You can try this as well.
Put up a white sheet or something white as long as it's translucent enough to allow light to shine through. Place as many lights as possible behind this white sheet. Make sure they're all the same like all tungsten or all flourescent and the same color temperature.
Now put your camera on a tripod in front of this sheet. Put your camera in manual mode. Set your f/stop to 11 (number I pulled out of a hat). Figure out what shutter speed your camera wants you to use to get a nicely exposed picture of the sheet. Take the picture. You're sheet will probably be a bit yellow or grey.
Now decrease the shutter speed or rather make the shutter stay open longer. So if the shutter speed was originally 1/250 then you want it to be 1/200. Keep doing this until you get a nice blown out sheet.
This will tell you the exposure you need to get a nice white background.

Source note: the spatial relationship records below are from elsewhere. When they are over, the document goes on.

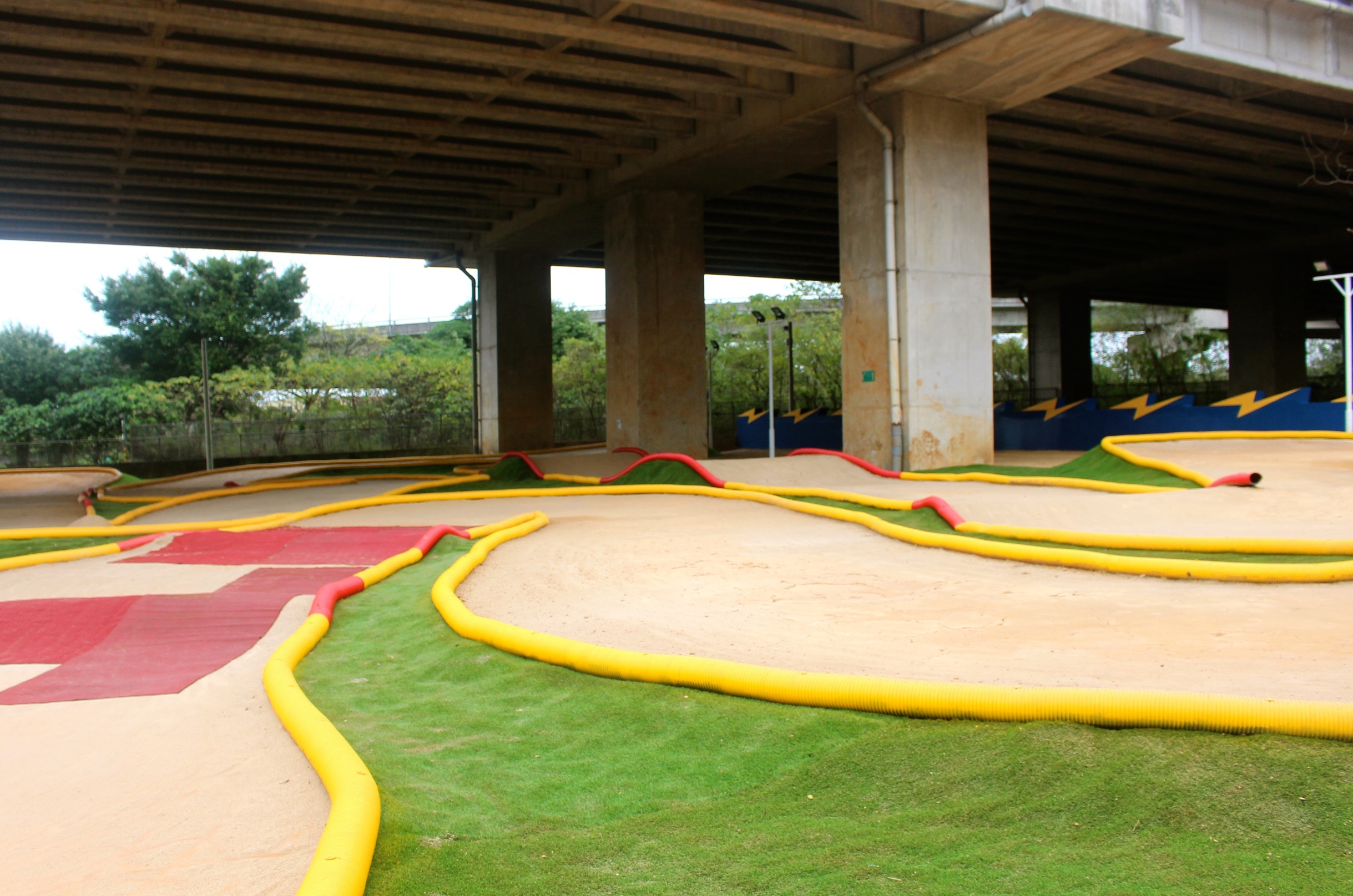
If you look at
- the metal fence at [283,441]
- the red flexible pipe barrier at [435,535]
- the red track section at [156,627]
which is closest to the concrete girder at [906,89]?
the red flexible pipe barrier at [435,535]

Put your model in front of the sheet. I'd have them stand about 6 ft in front if possible. Take a picture. If you see the light bleeding onto the model then increase your f/stop. So we started with f/11 then we'd want to take it up to f/16? We do this because the shutter speed controls how well your background is exposed and the f/stop controls how well your model is exposed. Since we want less light on the model then we make the aperture smaller by increasing the f/stop.
Take another picture to see if you're getting the effect you're looking for. You need to make sure the model holds very still if you have a slow shutter speed.
Good luck and let us know how it goes.